- Bacaan untuk Ditinjau
----------------
Sengatan matahari sangat terasa perihnya, hawa panas bercampur aduk dengan keringat yang mengalir dari pori-pori, ketiak terasa lengket, nafas memburu, pandangan mata harus disipitkan karena tak mampu melawan “teror alam” yang beringas di siang yang tak ramah.
Sruuupppp!, seketika dahaga hilang serta merta, ketika cendol yang tadinya berada di dalam gelas, berpindah ke dalam mulut melalui perantaraan pipet plastik warna putih. Seketika romantisme masa lalu pun menyeruak ke permukaan.
“Tape ketannya kok tidak ada?” tanya saya.
“Kebetulan hari ini cepat habis, Bang,” jawab Ela, perempuan muda penjual cendol sembari tersenyum ramah.
***
Minggu (19/8/2018) pukul 11.30 WIB, saya menemani istri berbelanja kebutuhan dapur di Kota Matangglumpangdua, yang berjarak 10 km dari arah timur Kota Bireuen. Ketika sedang asyik-asyiknya belanja, tiba-tiba saya ingin meneguk segelas cendol.

Setelah berkeliling ke beberapa tempat di mana biasanya mangkal penjual cendol, saya menemukan rak-rak kosong tanpa isi. “Mungkin karena besok meugang, sehingga mereka tidak berjualan,” kata istri saya.
Setelah mengantarkan istri ke rumah, saya menstarter sepeda motor matic tua warna putih ke Kota Bireuen, tujuan saya hanya satu, yaitu ke jalan Listrik, di samping kantor PLN Bireuen. Di sana tidak boleh tidak, selalu ada penjual cendol legendaris yang telah berjualan sejak saya belum mengenal dunia.
Saya sempat menjumpai seorang guru sekolah rendah dan mengajaknya ke sana, tapi dia menolak dengan alasan tidak doyan cendol. Ketika seorang teman lainnya datang, saya mengajak ke tujuan yang sama. Ia setuju, tentu setelah menghabiskan satu gelas sanger espresso arabica di WD Coffee.
Setelah pelaksanaan shalat dhuhur, saya dan teman tersebut bergegas ke jalan Listrik, tiba di sana, kami segera memesan satu gelas cendol dan satu gelas es campur. Es campur adalah varian baru yang dijual untuk memenuhi selera zaman, dulu yang dijual hanya cendol.
Saya memperhatikan ke sekeliling, tempat ini memang sudah mengalami banyak perubahan. Dulu para pedagang cendol menggelar dagangan di bawah payung, kesan kumuh masih kentara kala itu. Sekarang, jejeran rak pedagang sudah ditata di bawah bangunan serupa tempat parkir yang dibuat dari seng dan bilahan kayu murahan.
----------------
- Data yang Diberikan
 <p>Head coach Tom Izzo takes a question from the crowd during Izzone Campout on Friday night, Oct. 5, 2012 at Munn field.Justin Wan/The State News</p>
----------------
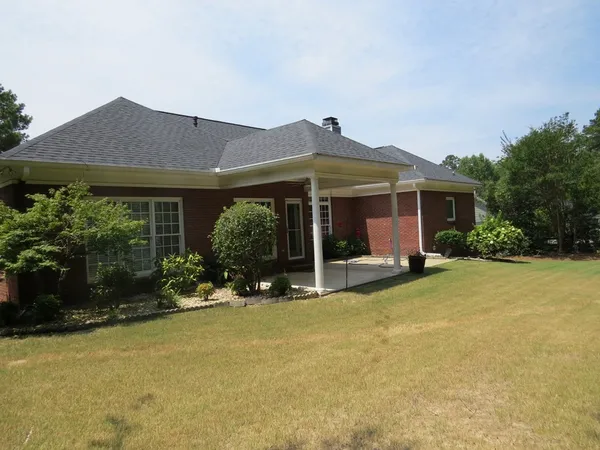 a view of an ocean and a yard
----------------
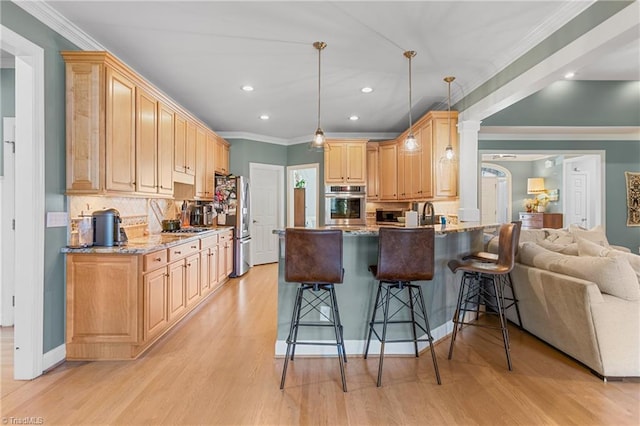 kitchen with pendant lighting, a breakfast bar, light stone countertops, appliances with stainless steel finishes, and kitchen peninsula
----------------
- Petunjuk Tugas
Tulis kembali bagian tulisan tentang cendol yang dibuka dengan kata-kata "Saya sempat menjumpai" dan ditutup dengan "bilahan kayu murahan.". Ganti "bilahan kayu" dengan "bilahan bambu". Baris-baris data di atas sama sekali tidak dipakai di sini.

- Jawaban Tertulis
Saya sempat menjumpai seorang guru sekolah rendah dan mengajaknya ke sana, tapi dia menolak dengan alasan tidak doyan cendol. Ketika seorang teman lainnya datang, saya mengajak ke tujuan yang sama. Ia setuju, tentu setelah menghabiskan satu gelas sanger espresso arabica di WD Coffee.
Setelah pelaksanaan shalat dhuhur, saya dan teman tersebut bergegas ke jalan Listrik, tiba di sana, kami segera memesan satu gelas cendol dan satu gelas es campur. Es campur adalah varian baru yang dijual untuk memenuhi selera zaman, dulu yang dijual hanya cendol.
Saya memperhatikan ke sekeliling, tempat ini memang sudah mengalami banyak perubahan. Dulu para pedagang cendol menggelar dagangan di bawah payung, kesan kumuh masih kentara kala itu. Sekarang, jejeran rak pedagang sudah ditata di bawah bangunan serupa tempat parkir yang dibuat dari seng dan bilahan bambu murahan.